Written request 1 » Summarize the poll article on daily job search time in two sentences.

Text »

========================================================================

[POLL RESULTS AND ANALYSIS] How Much Time Do You Spend Job Searching Every Day?

[POLL RESULTS AND ANALYSIS] How Much Time Do You Spend Job Searching Every Day?

Just like in our last poll, I find the 2nd place result to be surprising.

I originally thought to have a new poll for you every week, but since each poll gets an announcement post and a results post, weekly polls would result in half of JobMob articles being poll-related. So I'm going to stick with monthly polls for now and we'll see how that goes.

The poll results and what they mean

Here are the official results of the poll:

How much time do you spend job searching every day?

  • More than 4 hours (26%, 31 Votes)
  • 0-30 minutes (23%, 28 Votes)
  • 2-4 hours (22%, 27 Votes)
  • 1-2 hours (16%, 19 Votes)
  • 30-60 minutes (13%, 16 Votes)
Started: January 14, 2010 @ 10:46 am

Total Voters: 121

26% More than 4 hours

The cliché so often repeated is that job search is a full-time job, and it looks like many people are taking that idea seriously. I just hope they include time in there for networking and improving their skills.

23% 0-30 minutes

It doesn't look like most job seekers only spend 18 minutes job hunting after all.

Surprise, surprise.

Hopefully, these people already have a job and are doing the smart thing by spending a few minutes per day to keep their eyes open for something better than their current position.

If that's not the case, then these people might really be lazy. Of course some people are, but what's more likely is that they have job search depression and are so completely demotivated that 30 minutes is all they can manage before getting fed up. If that's the case, the 30 minutes are probably not even very productive, and they're better off seeking help for their depression.

22% 2-4 hours

I'd like to see more people here.

Ideally, on the average you would spend half your day (4 hours) on job search tasks and the other half on networking and investing in yourself, learning new skills or improving the ones you already have.

========================================================================

Records »
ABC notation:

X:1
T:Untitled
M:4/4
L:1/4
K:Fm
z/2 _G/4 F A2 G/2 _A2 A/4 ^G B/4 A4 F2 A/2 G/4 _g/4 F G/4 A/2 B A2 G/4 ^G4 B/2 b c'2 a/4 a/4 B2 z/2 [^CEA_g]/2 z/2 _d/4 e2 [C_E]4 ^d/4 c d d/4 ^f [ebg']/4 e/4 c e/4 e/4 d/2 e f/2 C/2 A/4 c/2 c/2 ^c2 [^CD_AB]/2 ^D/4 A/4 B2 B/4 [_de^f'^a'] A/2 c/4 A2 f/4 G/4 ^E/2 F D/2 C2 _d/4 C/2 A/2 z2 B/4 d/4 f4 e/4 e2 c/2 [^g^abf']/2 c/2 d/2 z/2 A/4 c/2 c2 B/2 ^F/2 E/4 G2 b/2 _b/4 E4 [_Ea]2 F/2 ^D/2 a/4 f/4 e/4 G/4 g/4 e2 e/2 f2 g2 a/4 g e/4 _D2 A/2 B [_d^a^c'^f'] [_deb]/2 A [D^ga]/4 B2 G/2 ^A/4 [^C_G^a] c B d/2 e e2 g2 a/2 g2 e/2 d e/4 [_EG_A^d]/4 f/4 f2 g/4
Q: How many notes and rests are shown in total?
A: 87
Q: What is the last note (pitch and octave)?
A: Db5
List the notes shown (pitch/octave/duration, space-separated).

========================================================================

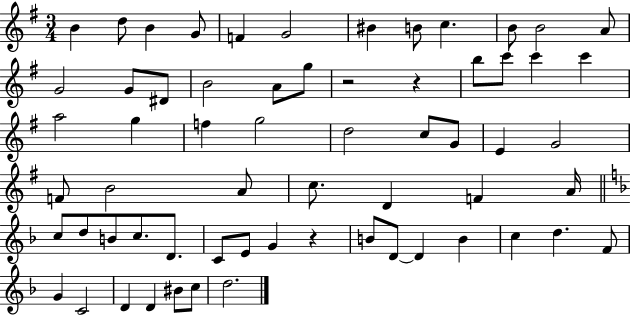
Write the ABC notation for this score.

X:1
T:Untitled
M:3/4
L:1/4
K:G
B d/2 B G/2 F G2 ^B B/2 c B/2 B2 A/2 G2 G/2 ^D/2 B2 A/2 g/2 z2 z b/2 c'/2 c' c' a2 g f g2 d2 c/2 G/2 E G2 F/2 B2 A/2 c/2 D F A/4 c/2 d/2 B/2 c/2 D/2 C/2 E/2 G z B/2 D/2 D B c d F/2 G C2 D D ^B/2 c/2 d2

========================================================================

Written request 2 » Pull out every line of the entries above that contains the string "pitch".

Written answer 1 » The poll asked how much time people spend job searching every day, and of its 121 voters the largest share said more than 4 hours (26%), followed by 0-30 minutes (23%) and 2-4 hours (22%). The author would like to see more people in the 2-4 hours group and says that, ideally, half the day (4 hours) would go to job search tasks and the other half to networking and to learning new skills or improving existing ones.

Written answer 2 »
Q: What is the last note (pitch and octave)?
List the notes shown (pitch/octave/duration, space-separated).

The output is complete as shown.